# Tutorial 2: Custom Models and Training

This tutorial demonstrates how to define a custom Graph Convolutional Network (GCN)
and integrate it into a ZenML pipeline. You'll learn:

- How to build a custom GCN model from scratch
- How to structure the model to work with PyTorch Geometric
- How to wrap your custom model in a ZenML pipeline
- How to train and evaluate the custom model

**Why custom models?** While PIONEER ML provides pre-built models like `GroupClassifier`,
you may want to experiment with different architectures.
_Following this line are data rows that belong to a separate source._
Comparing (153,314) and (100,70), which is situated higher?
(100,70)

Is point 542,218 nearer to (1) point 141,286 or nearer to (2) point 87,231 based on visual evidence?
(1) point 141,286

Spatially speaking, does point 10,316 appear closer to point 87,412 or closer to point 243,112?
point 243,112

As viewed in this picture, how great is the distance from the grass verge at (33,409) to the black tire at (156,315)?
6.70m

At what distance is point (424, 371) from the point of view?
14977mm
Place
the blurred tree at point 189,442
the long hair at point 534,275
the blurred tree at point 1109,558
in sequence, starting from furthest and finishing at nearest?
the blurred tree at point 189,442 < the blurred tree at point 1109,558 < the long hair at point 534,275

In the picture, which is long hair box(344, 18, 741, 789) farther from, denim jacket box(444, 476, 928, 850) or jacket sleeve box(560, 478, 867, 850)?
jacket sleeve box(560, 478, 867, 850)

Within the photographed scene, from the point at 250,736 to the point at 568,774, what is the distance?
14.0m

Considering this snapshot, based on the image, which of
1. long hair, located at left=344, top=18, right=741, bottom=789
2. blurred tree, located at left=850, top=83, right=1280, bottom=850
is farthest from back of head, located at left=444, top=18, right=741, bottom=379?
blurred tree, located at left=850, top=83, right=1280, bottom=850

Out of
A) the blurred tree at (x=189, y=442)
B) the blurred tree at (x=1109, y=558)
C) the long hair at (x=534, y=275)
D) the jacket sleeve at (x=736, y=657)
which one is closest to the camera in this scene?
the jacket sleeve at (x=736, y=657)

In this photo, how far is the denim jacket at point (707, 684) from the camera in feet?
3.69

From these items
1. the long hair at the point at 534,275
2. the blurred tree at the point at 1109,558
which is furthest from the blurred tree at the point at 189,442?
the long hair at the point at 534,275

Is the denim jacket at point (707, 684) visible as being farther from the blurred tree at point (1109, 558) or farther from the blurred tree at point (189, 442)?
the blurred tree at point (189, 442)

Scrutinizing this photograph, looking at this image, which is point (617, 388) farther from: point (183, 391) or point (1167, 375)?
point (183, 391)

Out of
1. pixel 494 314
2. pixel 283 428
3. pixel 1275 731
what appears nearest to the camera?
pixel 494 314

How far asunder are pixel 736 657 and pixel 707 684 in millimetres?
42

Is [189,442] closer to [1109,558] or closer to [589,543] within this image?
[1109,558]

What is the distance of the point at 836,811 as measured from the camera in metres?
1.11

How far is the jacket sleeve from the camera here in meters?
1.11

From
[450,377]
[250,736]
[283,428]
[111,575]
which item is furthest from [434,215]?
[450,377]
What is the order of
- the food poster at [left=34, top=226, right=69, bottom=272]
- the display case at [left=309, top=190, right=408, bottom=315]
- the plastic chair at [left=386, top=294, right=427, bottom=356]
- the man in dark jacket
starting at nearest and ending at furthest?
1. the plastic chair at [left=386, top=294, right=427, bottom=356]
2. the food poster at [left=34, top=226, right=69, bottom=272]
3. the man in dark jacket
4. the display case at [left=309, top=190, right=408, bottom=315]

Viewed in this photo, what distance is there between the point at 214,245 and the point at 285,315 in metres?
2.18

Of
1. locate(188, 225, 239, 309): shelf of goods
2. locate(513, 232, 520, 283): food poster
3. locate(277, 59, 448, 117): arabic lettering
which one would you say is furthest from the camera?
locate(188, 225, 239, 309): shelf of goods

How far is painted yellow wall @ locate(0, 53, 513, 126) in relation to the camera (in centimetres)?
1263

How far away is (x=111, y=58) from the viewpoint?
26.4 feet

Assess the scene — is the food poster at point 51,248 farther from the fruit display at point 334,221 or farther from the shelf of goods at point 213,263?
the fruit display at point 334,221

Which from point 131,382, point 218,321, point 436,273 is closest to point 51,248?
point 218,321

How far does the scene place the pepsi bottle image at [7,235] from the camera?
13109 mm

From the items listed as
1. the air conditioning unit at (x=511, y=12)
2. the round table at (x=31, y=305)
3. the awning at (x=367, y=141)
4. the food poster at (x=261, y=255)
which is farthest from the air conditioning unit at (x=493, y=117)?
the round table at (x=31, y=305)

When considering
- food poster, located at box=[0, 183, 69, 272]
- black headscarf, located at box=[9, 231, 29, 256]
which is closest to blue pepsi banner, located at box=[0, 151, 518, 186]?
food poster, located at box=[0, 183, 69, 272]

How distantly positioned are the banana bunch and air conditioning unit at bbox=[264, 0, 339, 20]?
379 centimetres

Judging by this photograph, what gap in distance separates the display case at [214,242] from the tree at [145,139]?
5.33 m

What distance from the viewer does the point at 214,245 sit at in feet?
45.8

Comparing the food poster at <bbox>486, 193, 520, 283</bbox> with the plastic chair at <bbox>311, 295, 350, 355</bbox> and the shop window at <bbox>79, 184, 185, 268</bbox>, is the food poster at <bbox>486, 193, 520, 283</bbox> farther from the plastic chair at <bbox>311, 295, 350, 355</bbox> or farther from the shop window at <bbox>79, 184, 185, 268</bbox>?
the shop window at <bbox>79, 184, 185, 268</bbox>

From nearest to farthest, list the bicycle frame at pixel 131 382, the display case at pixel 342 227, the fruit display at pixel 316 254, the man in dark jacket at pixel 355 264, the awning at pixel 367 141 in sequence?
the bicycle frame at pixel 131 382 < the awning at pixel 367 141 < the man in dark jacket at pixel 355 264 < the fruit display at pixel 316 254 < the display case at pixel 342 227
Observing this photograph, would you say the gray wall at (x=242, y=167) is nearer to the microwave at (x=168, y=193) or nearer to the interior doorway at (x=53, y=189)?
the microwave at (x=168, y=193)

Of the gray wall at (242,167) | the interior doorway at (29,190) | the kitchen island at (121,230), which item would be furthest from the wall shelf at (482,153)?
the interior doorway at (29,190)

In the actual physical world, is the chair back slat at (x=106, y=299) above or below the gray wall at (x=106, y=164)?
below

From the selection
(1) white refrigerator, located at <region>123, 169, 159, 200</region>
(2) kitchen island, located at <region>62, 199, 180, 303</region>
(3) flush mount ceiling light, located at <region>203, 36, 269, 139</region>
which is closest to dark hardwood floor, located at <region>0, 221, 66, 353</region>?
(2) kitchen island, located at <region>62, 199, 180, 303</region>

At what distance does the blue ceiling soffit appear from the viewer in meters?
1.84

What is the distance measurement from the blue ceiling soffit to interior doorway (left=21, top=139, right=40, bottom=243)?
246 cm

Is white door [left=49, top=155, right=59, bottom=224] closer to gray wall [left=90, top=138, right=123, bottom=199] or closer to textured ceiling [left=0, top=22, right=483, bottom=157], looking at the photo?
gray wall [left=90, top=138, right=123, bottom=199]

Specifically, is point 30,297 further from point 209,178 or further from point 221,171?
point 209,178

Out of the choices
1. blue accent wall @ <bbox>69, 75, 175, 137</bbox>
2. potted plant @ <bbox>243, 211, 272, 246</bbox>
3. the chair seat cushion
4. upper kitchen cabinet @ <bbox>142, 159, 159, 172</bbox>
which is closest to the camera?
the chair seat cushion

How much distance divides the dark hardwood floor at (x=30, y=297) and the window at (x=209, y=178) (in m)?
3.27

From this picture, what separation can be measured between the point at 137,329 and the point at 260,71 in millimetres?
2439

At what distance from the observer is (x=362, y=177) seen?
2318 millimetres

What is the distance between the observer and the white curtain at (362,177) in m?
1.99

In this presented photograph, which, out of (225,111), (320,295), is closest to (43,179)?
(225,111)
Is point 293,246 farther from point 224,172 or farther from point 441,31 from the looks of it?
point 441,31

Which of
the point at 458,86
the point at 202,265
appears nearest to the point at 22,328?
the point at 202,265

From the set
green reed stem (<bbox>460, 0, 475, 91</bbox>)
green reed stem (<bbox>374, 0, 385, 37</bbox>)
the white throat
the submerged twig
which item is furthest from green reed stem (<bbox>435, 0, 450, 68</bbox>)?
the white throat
This tutorial shows you how to
create your own graph neural network and seamlessly integrate it into the ZenML workflow.


In [1]:
import torch
import torch.nn as nn
from torch_geometric.data import Data
from torch_geometric.nn import GCNConv, global_mean_pool
from zenml import pipeline, step

from pioneerml.models.base import GraphModel
from pioneerml.training import GraphDataModule, GraphLightningModule
from pioneerml.zenml.materializers import (
    GraphDataModuleMaterializer,
    PyGDataListMaterializer,
)
from pioneerml.zenml import load_step_output
from pioneerml.zenml import utils as zenml_utils
from pioneerml.zenml.utils import detect_available_accelerator

# Initialize ZenML for notebook use
# setup_zenml_for_notebook automatically finds the project root by searching
# upward for .zen or .zenml directories, ensuring we use the root configuration.
# use_in_memory=True creates a temporary in-memory SQLite store, perfect for
# tutorials where we don't need persistent artifact storage.
zenml_client = zenml_utils.setup_zenml_for_notebook(use_in_memory=True)
print(f"ZenML initialized with stack: {zenml_client.active_stack_model.name}")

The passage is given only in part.